The researchers created a new set of tests, called FC-RewardBench, specifically designed to measure how well reward models understand tool use. They then developed a new way to train reward models, using data generated by other LLMs, that focuses on the *outcome* of using the tool – did it actually help solve the problem? They trained several models of different sizes and found these new models were significantly better at judging tool use than existing methods, leading to better performance on various tasks.
Why it matters?
This work is important because as LLMs become more capable of using tools to accomplish tasks, we need better ways to evaluate and improve their performance.

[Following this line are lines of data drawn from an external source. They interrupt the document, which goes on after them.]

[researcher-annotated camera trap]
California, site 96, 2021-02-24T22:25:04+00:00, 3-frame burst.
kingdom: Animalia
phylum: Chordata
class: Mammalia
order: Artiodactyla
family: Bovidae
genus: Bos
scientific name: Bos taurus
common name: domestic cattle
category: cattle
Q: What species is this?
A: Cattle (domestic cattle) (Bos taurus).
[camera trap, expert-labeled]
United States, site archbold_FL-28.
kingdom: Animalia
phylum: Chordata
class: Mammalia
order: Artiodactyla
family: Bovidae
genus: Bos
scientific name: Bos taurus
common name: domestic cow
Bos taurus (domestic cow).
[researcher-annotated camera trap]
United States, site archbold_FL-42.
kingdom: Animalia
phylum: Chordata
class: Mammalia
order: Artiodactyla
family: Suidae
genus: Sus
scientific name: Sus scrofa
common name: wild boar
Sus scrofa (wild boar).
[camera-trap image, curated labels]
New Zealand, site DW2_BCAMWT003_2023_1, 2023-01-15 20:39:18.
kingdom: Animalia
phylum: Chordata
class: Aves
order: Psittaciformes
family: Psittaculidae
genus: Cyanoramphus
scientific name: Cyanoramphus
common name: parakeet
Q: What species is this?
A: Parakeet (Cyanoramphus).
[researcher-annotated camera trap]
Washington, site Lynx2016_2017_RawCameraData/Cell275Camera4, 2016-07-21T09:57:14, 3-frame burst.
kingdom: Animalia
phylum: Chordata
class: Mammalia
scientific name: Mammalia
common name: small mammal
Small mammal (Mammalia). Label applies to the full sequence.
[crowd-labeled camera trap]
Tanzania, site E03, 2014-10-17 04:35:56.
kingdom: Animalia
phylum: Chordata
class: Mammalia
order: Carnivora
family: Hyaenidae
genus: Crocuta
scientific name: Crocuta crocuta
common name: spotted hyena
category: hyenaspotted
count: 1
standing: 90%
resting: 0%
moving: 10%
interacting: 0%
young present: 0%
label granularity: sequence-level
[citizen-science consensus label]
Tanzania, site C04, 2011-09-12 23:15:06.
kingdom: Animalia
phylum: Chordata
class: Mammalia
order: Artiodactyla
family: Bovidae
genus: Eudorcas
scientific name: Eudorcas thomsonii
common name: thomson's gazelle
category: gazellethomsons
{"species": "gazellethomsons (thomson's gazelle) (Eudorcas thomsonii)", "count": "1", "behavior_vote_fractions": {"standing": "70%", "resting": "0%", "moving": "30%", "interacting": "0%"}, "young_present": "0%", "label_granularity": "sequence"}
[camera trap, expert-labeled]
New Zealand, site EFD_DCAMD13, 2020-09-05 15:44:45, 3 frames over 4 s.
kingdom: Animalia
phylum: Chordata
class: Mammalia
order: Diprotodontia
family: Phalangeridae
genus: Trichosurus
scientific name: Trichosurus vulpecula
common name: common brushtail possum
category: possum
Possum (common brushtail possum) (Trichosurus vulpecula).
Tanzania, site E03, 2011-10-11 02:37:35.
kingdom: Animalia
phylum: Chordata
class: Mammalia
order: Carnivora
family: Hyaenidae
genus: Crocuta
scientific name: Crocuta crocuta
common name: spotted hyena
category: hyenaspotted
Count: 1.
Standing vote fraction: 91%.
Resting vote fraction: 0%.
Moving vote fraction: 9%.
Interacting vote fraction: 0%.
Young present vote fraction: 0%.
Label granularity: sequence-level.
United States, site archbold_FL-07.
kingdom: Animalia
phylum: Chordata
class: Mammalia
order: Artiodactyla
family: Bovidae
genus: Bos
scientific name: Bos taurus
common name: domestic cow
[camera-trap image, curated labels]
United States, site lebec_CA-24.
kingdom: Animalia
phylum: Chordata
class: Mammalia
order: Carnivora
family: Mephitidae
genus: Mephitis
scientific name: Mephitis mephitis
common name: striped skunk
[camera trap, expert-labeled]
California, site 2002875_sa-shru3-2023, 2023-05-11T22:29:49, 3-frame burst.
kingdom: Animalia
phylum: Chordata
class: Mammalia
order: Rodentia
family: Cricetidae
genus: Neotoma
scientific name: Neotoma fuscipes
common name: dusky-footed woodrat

Better reward models mean we can more effectively train LLMs to use tools correctly, leading to more reliable and helpful AI systems. This also allows for more efficient fine-tuning, meaning less data is needed to get good results.
Abstract
As large language models (LLMs) increasingly interact with external tools, reward modeling for tool use has become a critical yet underexplored area. Existing reward models, trained primarily on natural language outputs, struggle to evaluate tool-based reasoning and execution. To quantify this gap, we introduce FC-RewardBench, the first benchmark designed to systematically assess reward models' performance in tool-calling scenarios. Our analysis shows that current reward models often miss key signals of effective tool use, highlighting the need for domain-specific modeling. To address this, we propose a training framework for outcome-based reward models using data synthesized from permissively licensed, open-weight LLMs. We train models ranging from 1.7B to 14B parameters and evaluate them across seven out-of-domain benchmarks. These models consistently outperform general-purpose baselines, achieving up to 25\% average improvement in downstream task performance and enabling data-efficient fine-tuning through reward-guided filtering.